WHAT THIS TASK INVOLVES ▸ Copy each of the following lines word for word, leaving out the pictures.

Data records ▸

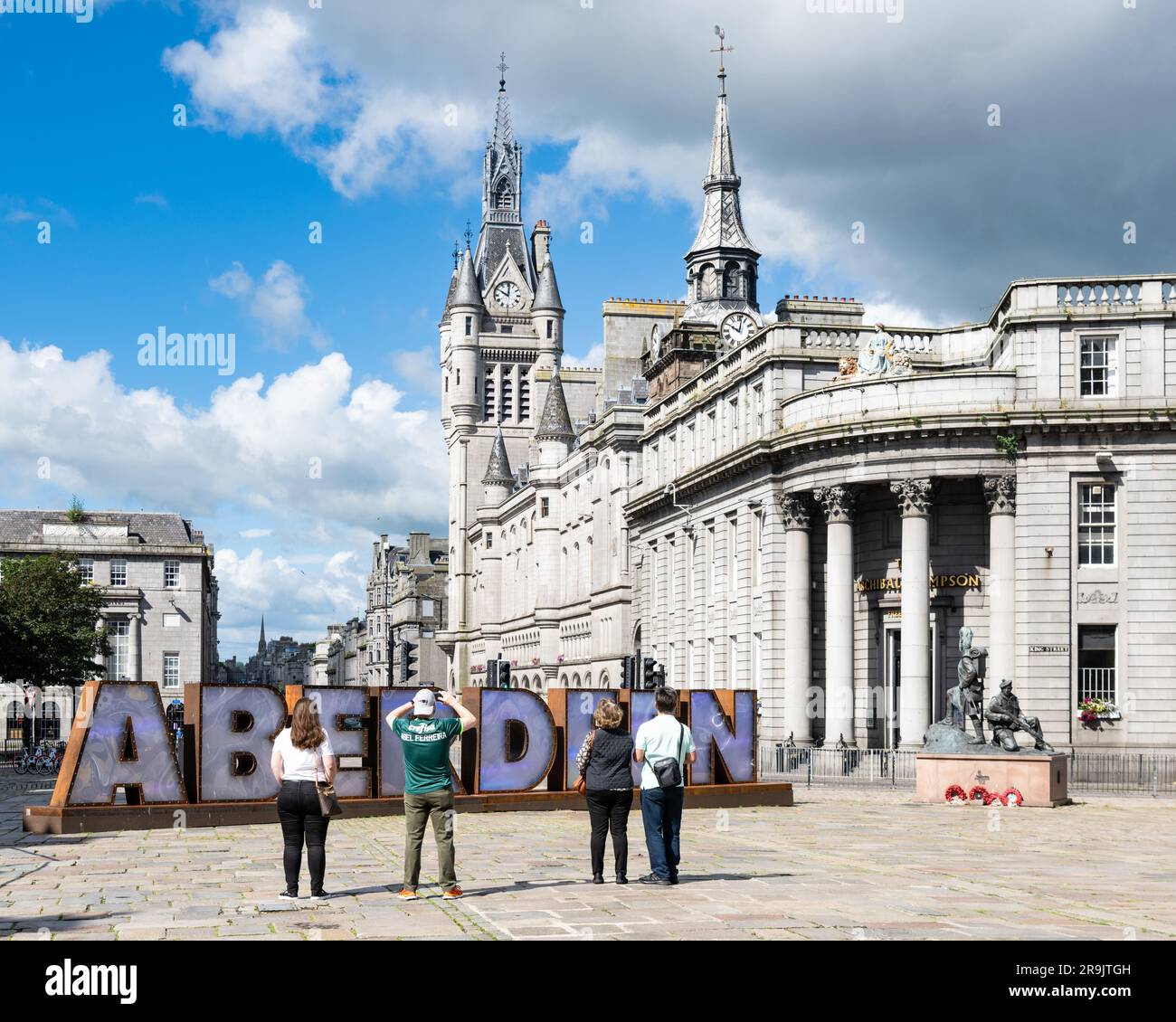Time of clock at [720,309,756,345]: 10:01
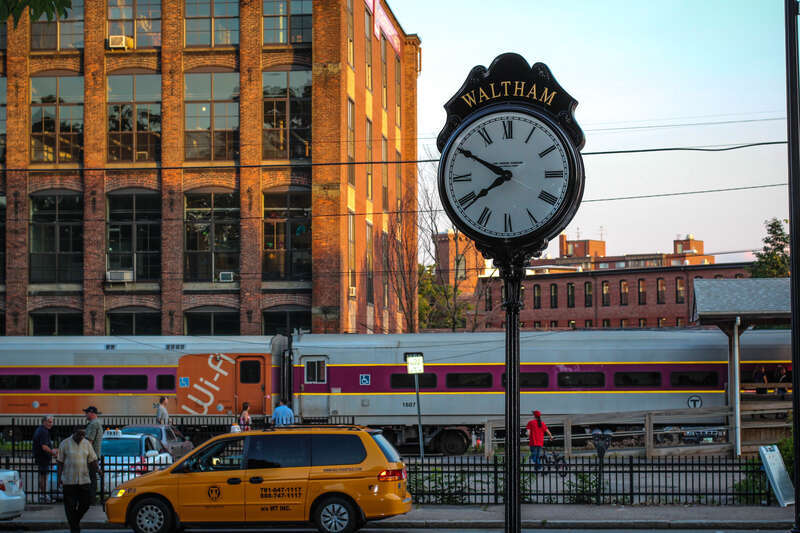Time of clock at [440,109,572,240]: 7:49
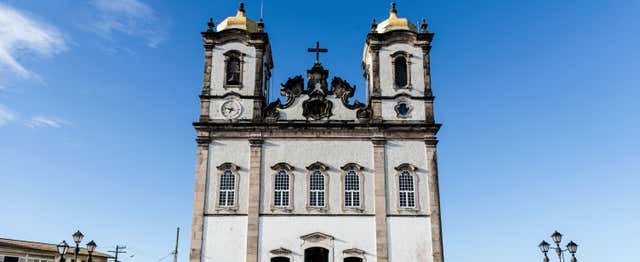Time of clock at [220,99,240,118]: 6:47
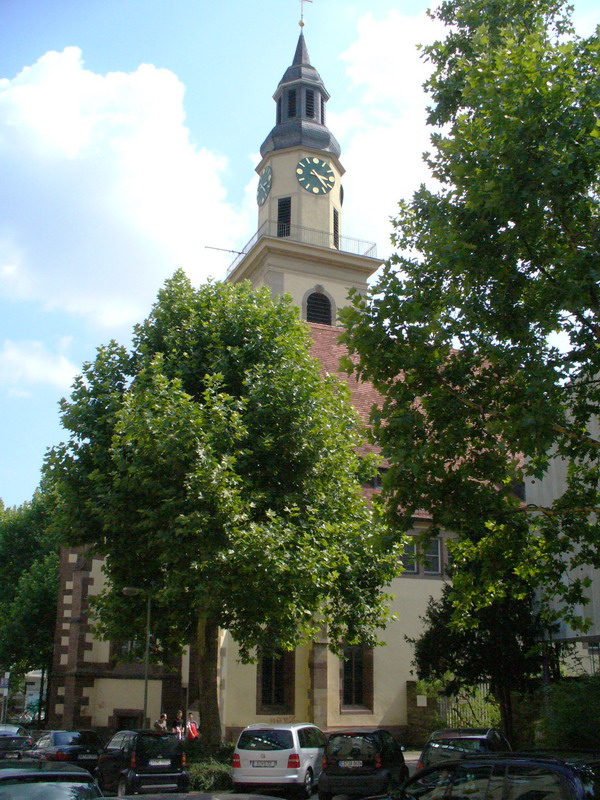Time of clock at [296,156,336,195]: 3:22
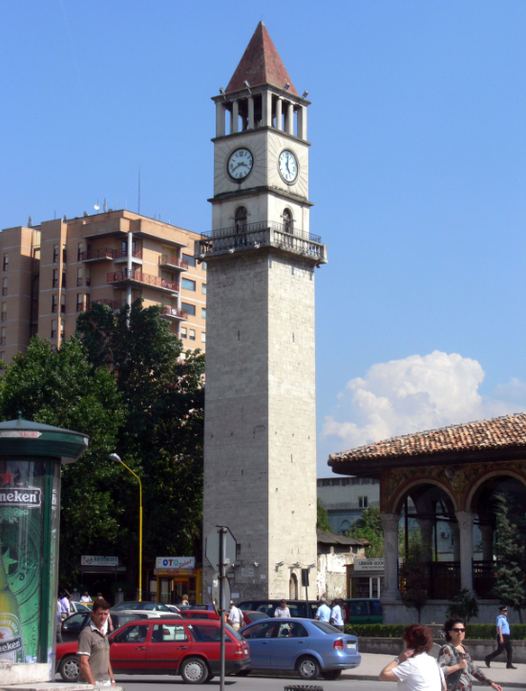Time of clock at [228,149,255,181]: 3:40
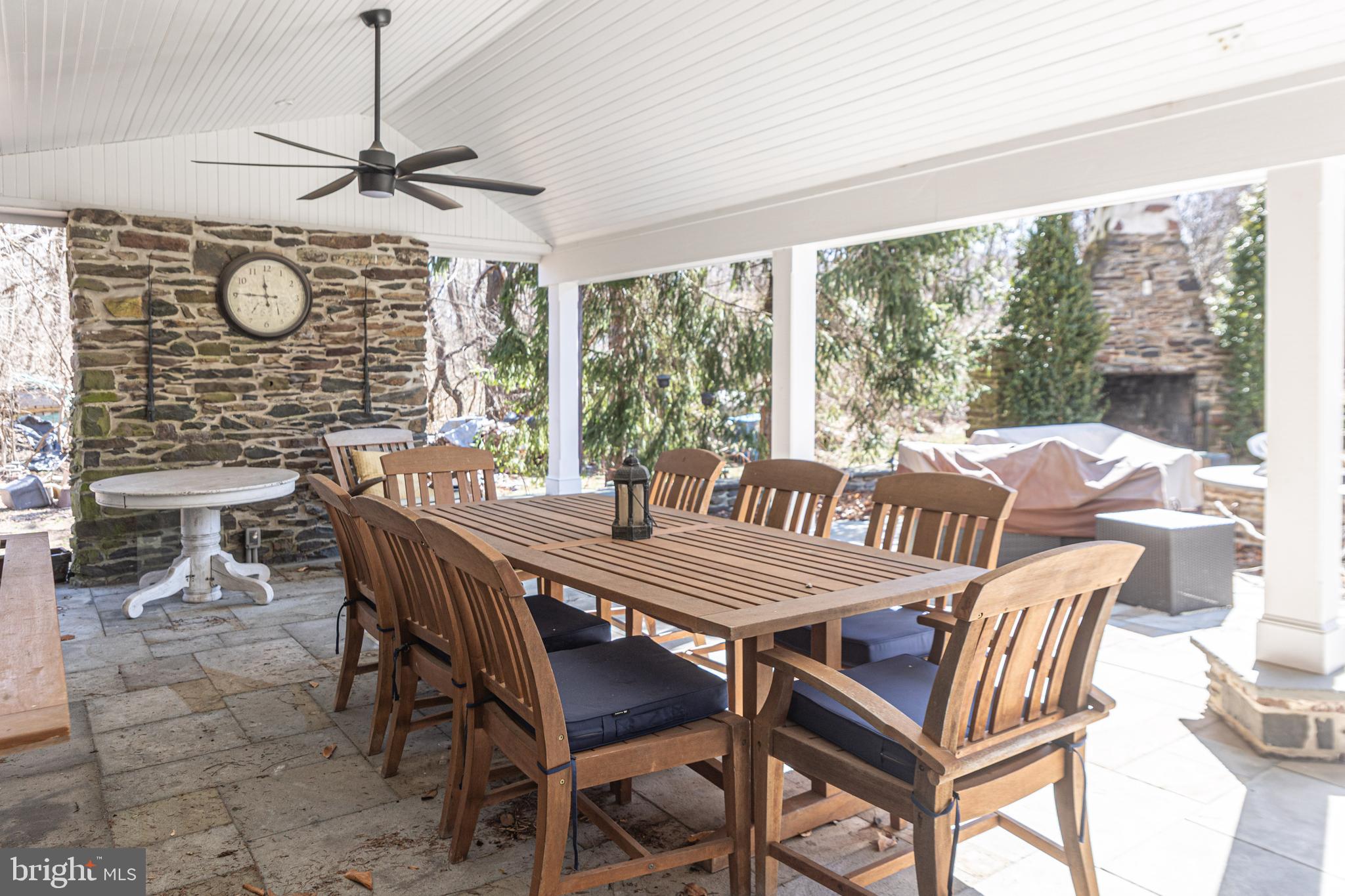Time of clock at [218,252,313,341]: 11:45
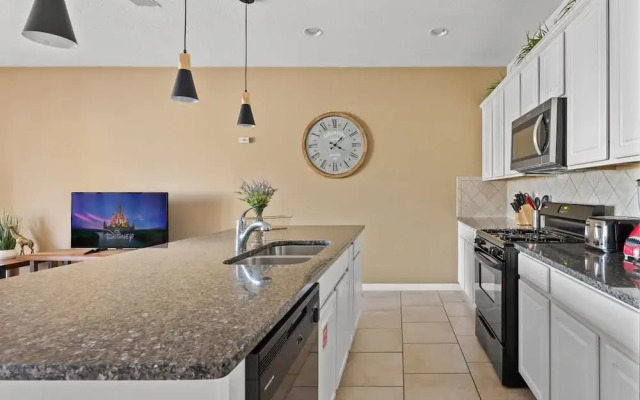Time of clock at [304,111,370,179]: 4:07
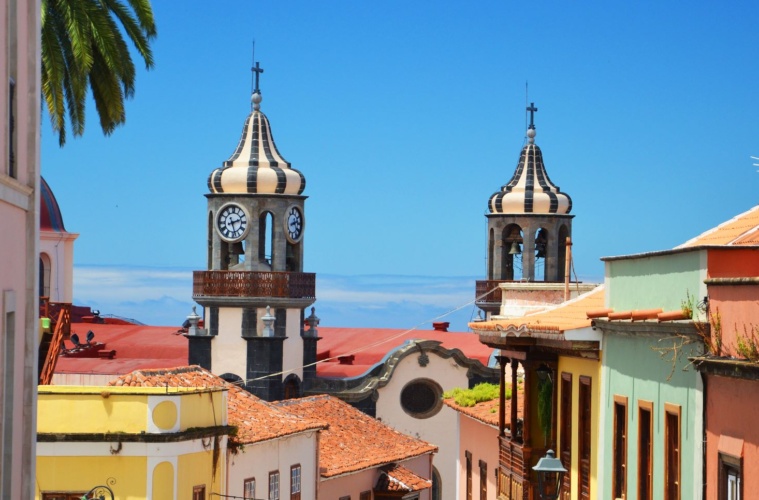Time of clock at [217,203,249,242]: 2:27
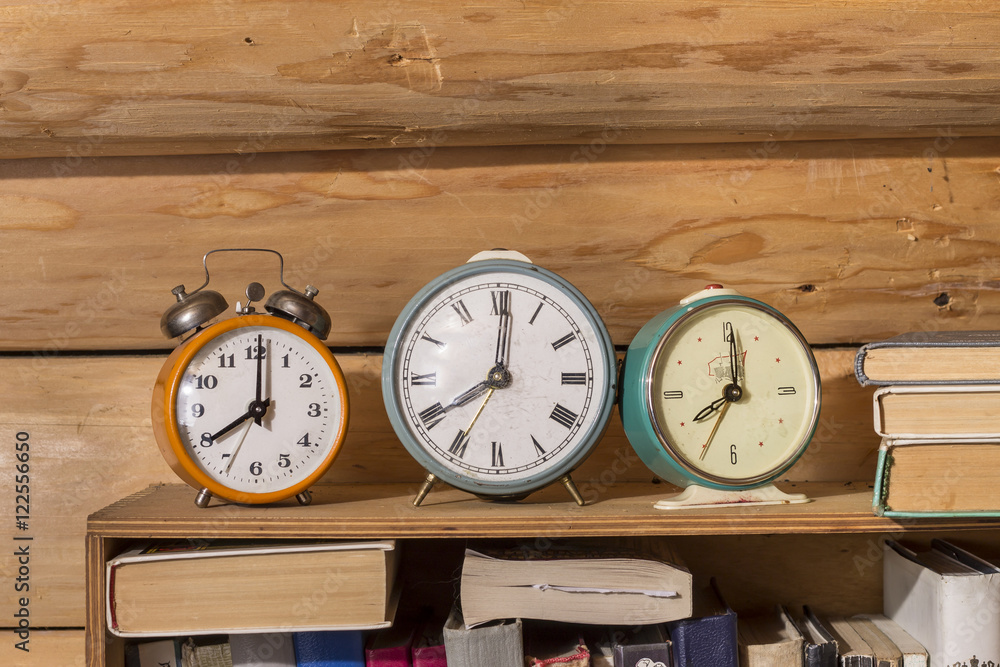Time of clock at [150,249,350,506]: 8:00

WRITTEN SOLUTION ▸
Time of clock at [720,309,756,345]: 10:01
Time of clock at [440,109,572,240]: 7:49
Time of clock at [220,99,240,118]: 6:47
Time of clock at [296,156,336,195]: 3:22
Time of clock at [228,149,255,181]: 3:40
Time of clock at [218,252,313,341]: 11:45
Time of clock at [304,111,370,179]: 4:07
Time of clock at [217,203,249,242]: 2:27
Time of clock at [150,249,350,506]: 8:00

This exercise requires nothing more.